» **Trecho**:
Casamento de interesse



BRASÍLIA - Quando o Estatuto da Criança e do Adolescente foi lançado, ninguém levava a sério essa história de voluntariado, de gente de barriga cheia dedicando tempo e energia para os de barriga vazia. "É coisa de americano", ironizavam.
Pois é. Dez anos depois, o Brasil é o quinto país do mundo em voluntários, com 22% dos seus adultos envolvidos em projetos solidários, de infância, saúde, educação, profissionalização. Como comparação, na França, que é a França, são 23%.
FHC abriu a agenda do Alvorada ontem para Milu Vilela e a comissão do Ano Internacional do Voluntário, criada pela ONU. Gente com sobrenome, dinheiro e disposição.
Foram convidar FHC, Ruth Cardoso e ministros das áreas sociais para participarem de campanhas de divulgação e arregimentação de novos voluntários na guerra contra a exclusão social. Jovens, de preferência.
E FHC: "Acho que o governo atrapalha mais do que ajuda". Em que sentido? Tudo o que vem do governo é cercado de desconfiança. Com a popularidade de FHC lá embaixo, fica pior. Quando põe a cara convocando a população para o que quer que seja, o efeito é contrário. Ninguém dá ouvidos, ou todo mundo vira a cara.

» **O que fazer**:
1. Indique se cada afirmação concorda com o texto sobre voluntariado, respondendo sim ou não e citando literalmente as palavras que decidem: (a) O Brasil ocupa o quinto lugar no mundo em número de voluntários. (b) Na França, 25% dos adultos fazem trabalho voluntário. (c) FHC afirmou que o governo ajuda mais do que atrapalha.
2. Prossiga o texto sobre voluntariado a partir da última frase apresentada.
As linhas não têm nenhum papel neste trabalho.

» **Trechos de um conjunto de dados**:
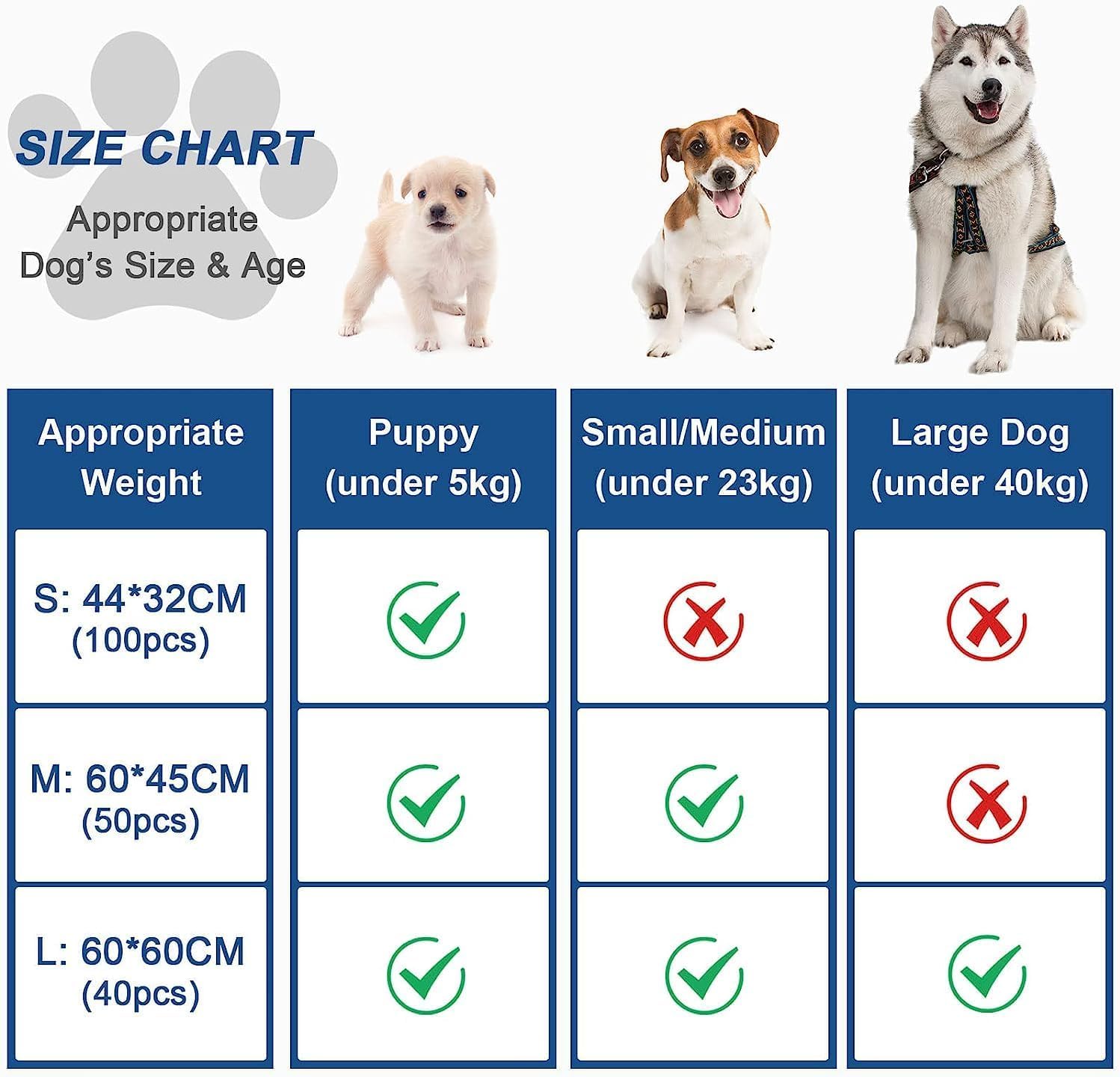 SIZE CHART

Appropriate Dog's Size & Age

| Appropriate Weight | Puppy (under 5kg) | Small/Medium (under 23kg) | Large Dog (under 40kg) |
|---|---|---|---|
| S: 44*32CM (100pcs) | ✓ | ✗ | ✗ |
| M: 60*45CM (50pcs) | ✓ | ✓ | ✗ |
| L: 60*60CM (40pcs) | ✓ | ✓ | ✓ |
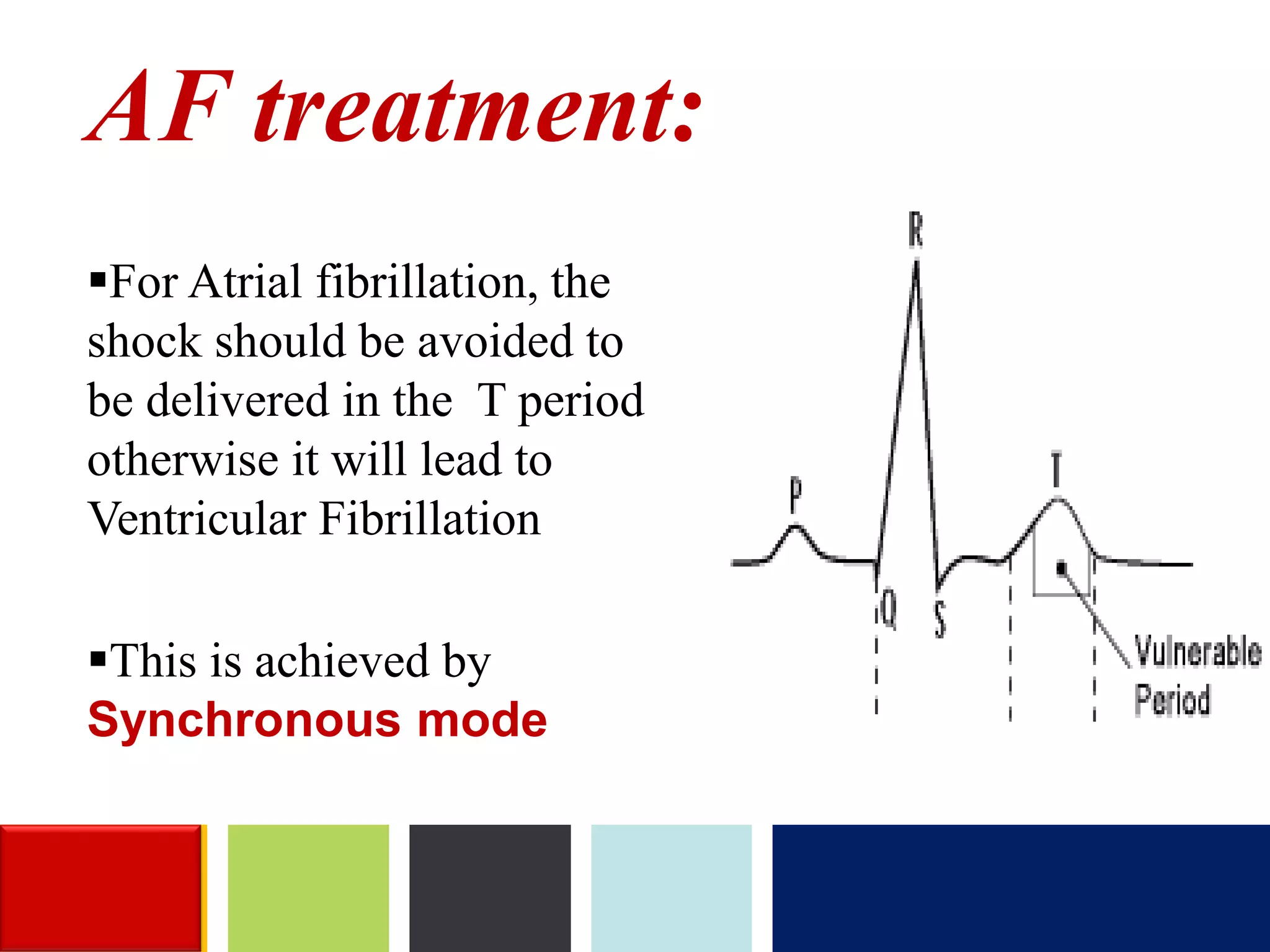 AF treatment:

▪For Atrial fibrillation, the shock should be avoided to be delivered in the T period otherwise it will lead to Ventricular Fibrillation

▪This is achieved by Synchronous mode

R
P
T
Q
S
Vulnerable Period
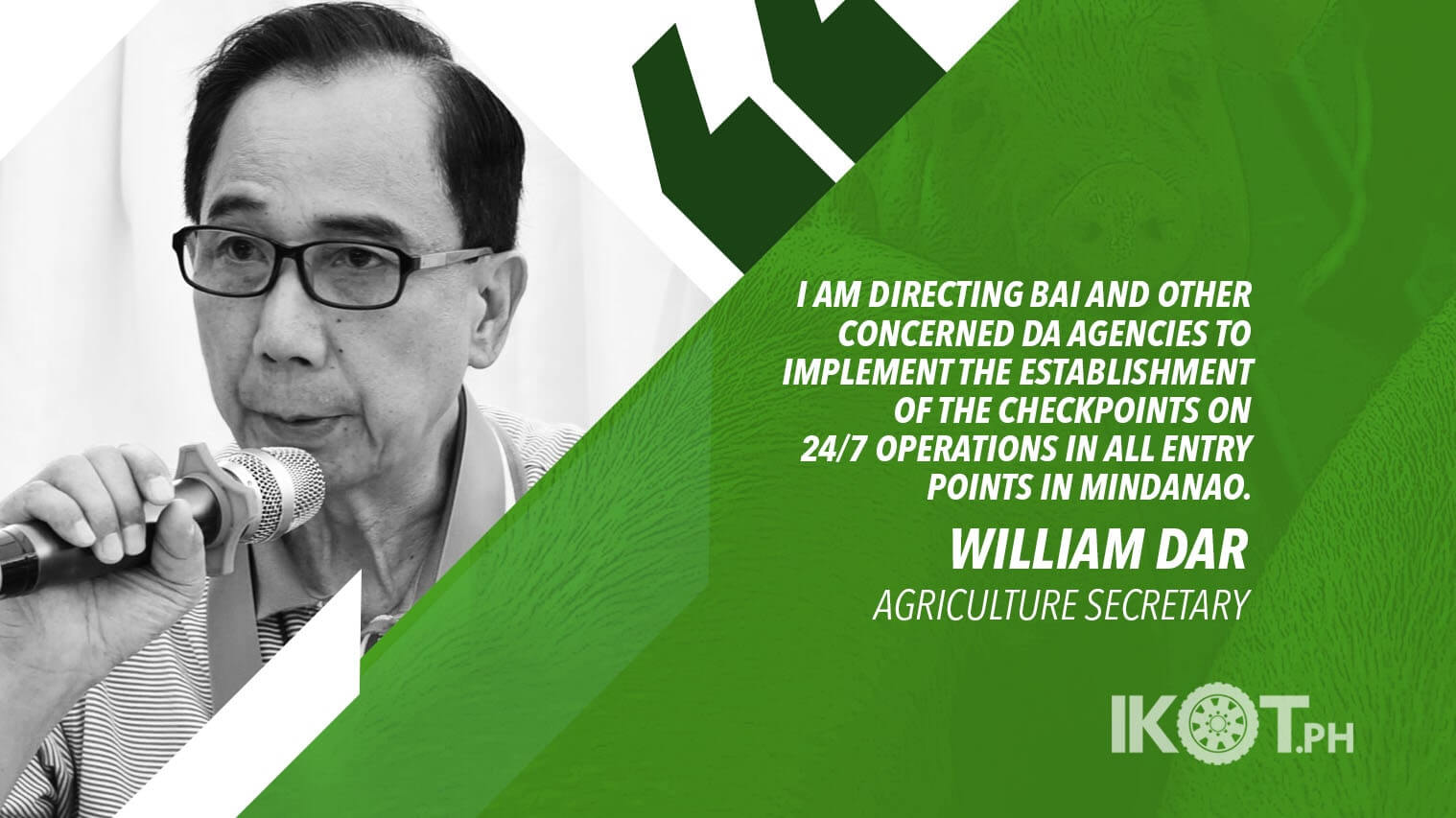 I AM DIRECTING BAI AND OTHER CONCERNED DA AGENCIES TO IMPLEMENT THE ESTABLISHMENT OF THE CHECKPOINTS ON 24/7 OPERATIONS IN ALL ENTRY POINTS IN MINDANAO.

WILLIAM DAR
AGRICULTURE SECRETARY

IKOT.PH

» **Respostas**:
1.
(a) Sim: "o Brasil é o quinto país do mundo em voluntários".
(b) Não: "na França, que é a França, são 23%".
(c) Não: "Acho que o governo atrapalha mais do que ajuda".

2.
Mesmo assim, FHC topou dar uma aula, ou participar de uma ação de saúde, ou se envolver de alguma forma da campanha, mas ficando claro que só como mero convidado.
Por que aceitou? A chave da resposta pode estar na sugestão dele para que a comissão se entendesse com Andrea Matarazzo, o homem da publicidade do presidente e do governo.
A comissão acha ótimo ter figurões como FHC, Ruth, Serra e Paulo Renato atuando (ou encenando) como voluntários. Eles devem achar ótimo estarem envolvidos em projetos politicamente corretos, "do bem".
Do ponto de vista da sociedade, os voluntários devem se multiplicar, mas sem servir de pretexto para a omissão do Estado. Até porque, como a gente vê, lê e sofre todos os dias, o que era só politicamente correto está virando dramaticamente urgente.